» **ИСХОДНЫЙ ОТРЫВОК**:
# # # #

Было ли тогда в нас предощущение вечного бега по жизни в поисках «света в конце тоннеля»? Вряд ли. Но детство, отрочество – жесткий перпендикуляр линейному смирению общества с ограничением свободы. Став взрослым, я потерял желание ходить в тупики: они сдавливают дыхание и навевают мысли о неволе. Мечталось, что в Тбилиси рано или поздно не останется ни одного тупика, потому как понятие «тупик» для жителей открытого, настежь распахнутого города совершенно чуждо.
Однокомнатная махонькая квартира в Ахоспирели была выдана отцу – выпускнику рабфака, цинкографу издательства «Заря Востока». Получив образование, работу, какое ни на есть жилище, не избалованный жизнью папа уверовал в праведность коммунистических идей. Такой настрой, полагаю, был бы не по душе его отцу и моему деду Михаилу, набожному христианину, полковнику царской армии, начальнику почты в городке Сигнахи, ушедшему к тому времени из жизни. Мне же одинаково дороги сохраненные в семье серебряная почтовая печатка деда с именной монограммой и кожаная планшетка – офицерская полевая сумка, снятая в сентябре 42-го на улице Сталинграда с плеча убитого в бою отца его однополчанином.
Прежде чем покинуть мир, отец прожил совсем немного счастливых лет с мамой и двумя сыновьями в той самой каморке, единственное окошко которой упиралось прямо в закрученную кузнецами металлическую лестницу высотой около пятнадцати метров. Десять таких лестниц, уложенных на землю в ряд, составят точную длину нынешней улицы Ахоспирели, в которую выходят три одноименных тупика. Это одна из самых коротких улиц Тбилиси, а вот наша лестница казалась не имевшей конца и края.  
Железная спираль начинала свое вращение у нашего крыльца и убегала ввысь, словно собиралась дотянуться до солнца. Общение с ее завитушками и трапами происходило каждый день, нам было с ними уютно, но почему-то спустя годы я вспоминал о лестнице со смутной тревогой. Конечно, ныне мне проще отгадать истоки силы, которая подменила в подсознании светлый веселый ее образ горестным.
Ничто не предвещало такой метаморфозы в те солнечные дни, когда я, шустрый первоклассник, прятался на ступенях винтовой при игре в «жмурки», и словно невзначай касаясь налитой груди присевшей со мной рядом кареокой Наны из шестого класса, дрожал от просыпавшегося во мне волнения. Век бы мне не хмуриться по причине того, что достигавшая крыши спираль позволяла нам влезть на чердак, где были владения дворового хулигана и воришки, долговязого Димки, и откуда мы наблюдали в закопченные стеклышки солнечное затмение, пуляли из рогатки по воробьям. И не дерзкие попытки прокатиться по гладким поручням лестницы с риском сломать себе шею уложены грустными кирпичиками в душу.

# # # #

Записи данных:
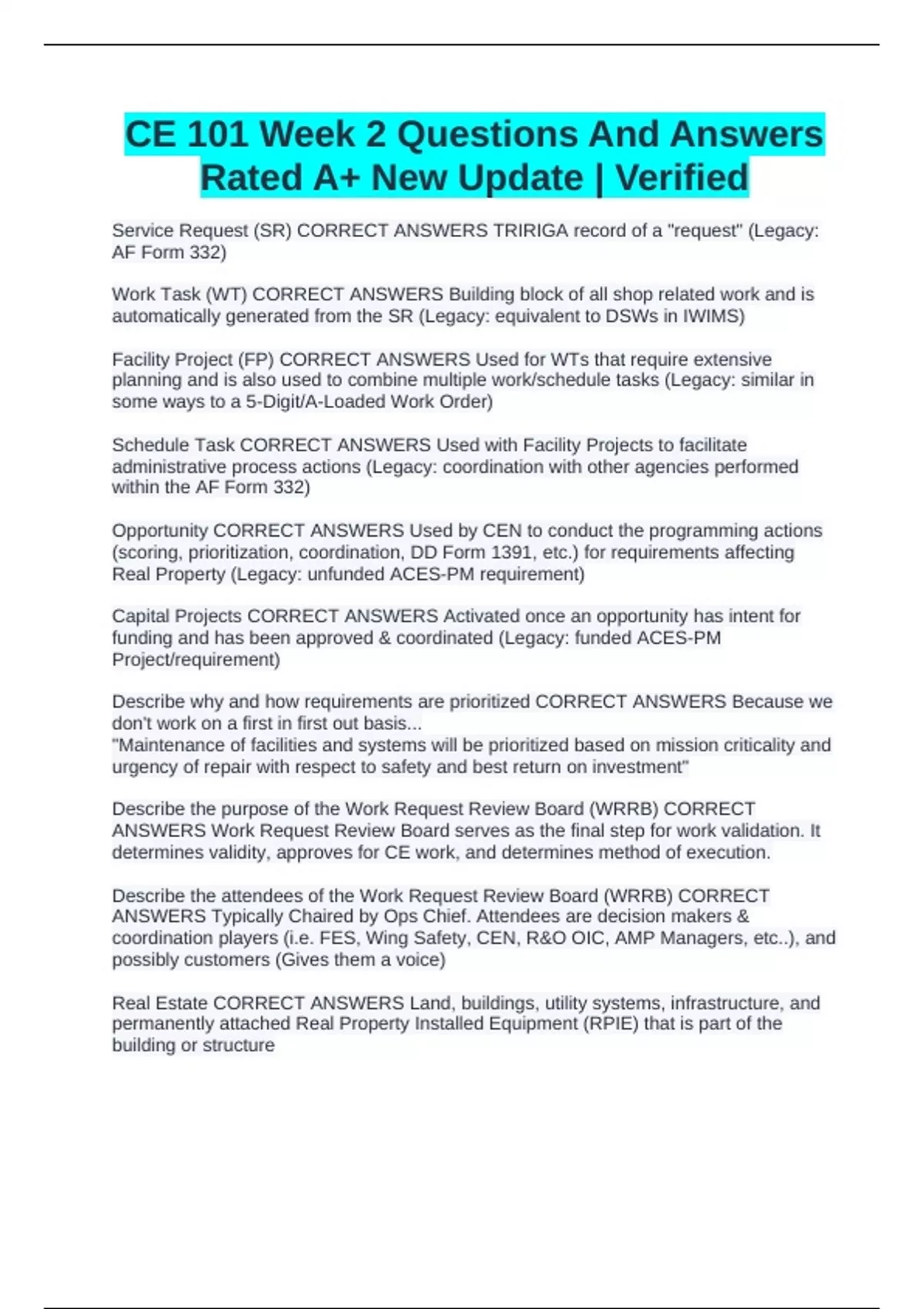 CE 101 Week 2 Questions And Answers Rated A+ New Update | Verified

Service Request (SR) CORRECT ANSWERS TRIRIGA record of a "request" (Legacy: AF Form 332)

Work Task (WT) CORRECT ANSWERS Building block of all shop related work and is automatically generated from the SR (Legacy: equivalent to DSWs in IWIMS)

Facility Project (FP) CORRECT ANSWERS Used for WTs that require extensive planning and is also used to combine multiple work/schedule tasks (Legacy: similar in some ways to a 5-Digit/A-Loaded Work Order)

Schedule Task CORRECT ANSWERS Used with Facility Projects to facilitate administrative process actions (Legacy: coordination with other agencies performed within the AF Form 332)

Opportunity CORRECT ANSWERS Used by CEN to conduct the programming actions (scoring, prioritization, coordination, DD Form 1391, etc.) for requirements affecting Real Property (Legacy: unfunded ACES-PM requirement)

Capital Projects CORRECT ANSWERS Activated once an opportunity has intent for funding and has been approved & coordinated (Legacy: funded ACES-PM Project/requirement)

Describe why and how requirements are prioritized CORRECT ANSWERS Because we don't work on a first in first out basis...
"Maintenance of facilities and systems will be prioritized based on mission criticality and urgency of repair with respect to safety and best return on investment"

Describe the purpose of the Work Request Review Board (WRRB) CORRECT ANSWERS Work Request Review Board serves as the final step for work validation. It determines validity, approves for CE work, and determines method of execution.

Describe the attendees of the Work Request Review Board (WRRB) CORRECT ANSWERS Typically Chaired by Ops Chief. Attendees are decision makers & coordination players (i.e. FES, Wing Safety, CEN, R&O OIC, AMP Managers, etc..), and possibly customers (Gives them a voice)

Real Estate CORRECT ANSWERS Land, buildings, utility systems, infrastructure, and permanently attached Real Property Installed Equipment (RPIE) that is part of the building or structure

# # # #

Ответьте по отрывку о детстве в Тбилиси на три вопроса:
(a) Кем работал отец, получивший квартиру в Ахоспирели?
(b) Какой высоты была металлическая лестница у окошка квартиры?
(c) Что дети наблюдали с чердака через закопченные стеклышки?
Для ответа опирайтесь только на отрывок.

» **ПОЛЕ ОТВЕТА**:
(a) Цинкографом издательства «Заря Востока».
(b) Около пятнадцати метров.
(c) Солнечное затмение.